> Set problem 1
Transcribe, line for line and without any change, every one of the records that follow the Phillies article.

— start of Document excerpt —

Instead, they should take a page out of the textbook for Rebuilding 101 and stockpile cheap veterans looking for an opportunity to turn their careers around, with the idea being to hope they can do just that before they’re flipped for young talent in midseason trades.
On this front, a top pursuit could be current Washington Nationals shortstop Ian Desmond, who could be open to spending his age-30 season rebuilding his value at a hitter-friendly home like Citizens Bank Park. Elsewhere, players such as Matt Joyce, Steve Pearce, Bobby Parnell and Bud Norris could also be open to rebuilding their value in Philly.
As the 2016 campaign goes along, whether these players can attract the attention of other clubs during trade season will be one of the top storylines in Philadelphia. The honor of the top storyline, however, will belong to the club’s growing youth movement.
In 22-year-old third baseman Maikel Franco, 23-year-old center fielder Odubel Herrera, 22-year-old right-hander Aaron Nola and 24-year-old right-hander Ken Giles, the Phillies are poised to move into 2016 with four quality young building blocks. By the end of the year, they could add five more to the big league club.
Those would be all-around shortstop J.P. Crawford, multitalented left fielder Nick Williams, slugging catcher Jorge Alfaro, power right-hander Jake Thompson and ground-ball-magnet right-hander Zach Eflin. MLB.com pegs them as five of the Phillies’ top 10 prospects, and Crawford (No. 6), Thompson (No. 60), Williams (No. 64) and Alfaro (No. 69) are also considered to be four of the best prospects in all of baseball. And of those five names, four are virtual locks to debut in the majors before the end of 2016.

— end of Document excerpt —
— start of Data listing —

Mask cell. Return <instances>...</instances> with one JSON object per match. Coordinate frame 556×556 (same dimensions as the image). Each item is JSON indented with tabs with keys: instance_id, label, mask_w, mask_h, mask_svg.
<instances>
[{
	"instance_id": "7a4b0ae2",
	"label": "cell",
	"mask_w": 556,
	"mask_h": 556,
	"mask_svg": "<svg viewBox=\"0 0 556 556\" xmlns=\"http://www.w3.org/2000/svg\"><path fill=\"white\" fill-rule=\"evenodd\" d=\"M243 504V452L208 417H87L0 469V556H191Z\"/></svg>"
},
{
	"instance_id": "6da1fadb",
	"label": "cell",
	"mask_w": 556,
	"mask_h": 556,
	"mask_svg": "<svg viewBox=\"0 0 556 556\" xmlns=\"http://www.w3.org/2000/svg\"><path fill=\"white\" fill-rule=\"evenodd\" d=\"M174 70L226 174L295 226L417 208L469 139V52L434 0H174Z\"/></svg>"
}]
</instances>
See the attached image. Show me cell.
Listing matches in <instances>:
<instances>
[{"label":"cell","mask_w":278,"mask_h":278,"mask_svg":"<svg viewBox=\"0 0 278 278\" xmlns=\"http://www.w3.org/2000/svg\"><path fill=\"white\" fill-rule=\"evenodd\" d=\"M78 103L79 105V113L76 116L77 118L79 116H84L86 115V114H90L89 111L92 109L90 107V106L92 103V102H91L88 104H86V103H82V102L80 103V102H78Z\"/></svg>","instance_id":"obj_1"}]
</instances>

— end of Data listing —

> Set problem 2
Restate word for word the part of the Phillies article that begins at the words "In 22-year-old third" and stops after "big league club.".

> Right answer 1
Mask cell. Return <instances>...</instances> with one JSON object per match. Coordinate frame 556×556 (same dimensions as the image). Each item is JSON indented with tabs with keys: instance_id, label, mask_w, mask_h, mask_svg.
<instances>
[{
	"instance_id": "7a4b0ae2",
	"label": "cell",
	"mask_w": 556,
	"mask_h": 556,
	"mask_svg": "<svg viewBox=\"0 0 556 556\" xmlns=\"http://www.w3.org/2000/svg\"><path fill=\"white\" fill-rule=\"evenodd\" d=\"M243 504V452L208 417H87L0 469V556H191Z\"/></svg>"
},
{
	"instance_id": "6da1fadb",
	"label": "cell",
	"mask_w": 556,
	"mask_h": 556,
	"mask_svg": "<svg viewBox=\"0 0 556 556\" xmlns=\"http://www.w3.org/2000/svg\"><path fill=\"white\" fill-rule=\"evenodd\" d=\"M174 70L226 174L295 226L417 208L469 139V52L434 0H174Z\"/></svg>"
}]
</instances>
See the attached image. Show me cell.
Listing matches in <instances>:
<instances>
[{"label":"cell","mask_w":278,"mask_h":278,"mask_svg":"<svg viewBox=\"0 0 278 278\" xmlns=\"http://www.w3.org/2000/svg\"><path fill=\"white\" fill-rule=\"evenodd\" d=\"M78 103L79 105V113L76 116L77 118L79 116H84L86 115V114H90L89 111L92 109L90 107V106L92 103V102H91L88 104H86V103H82V102L80 103V102H78Z\"/></svg>","instance_id":"obj_1"}]
</instances>

> Right answer 2
In 22-year-old third baseman Maikel Franco, 23-year-old center fielder Odubel Herrera, 22-year-old right-hander Aaron Nola and 24-year-old right-hander Ken Giles, the Phillies are poised to move into 2016 with four quality young building blocks. By the end of the year, they could add five more to the big league club.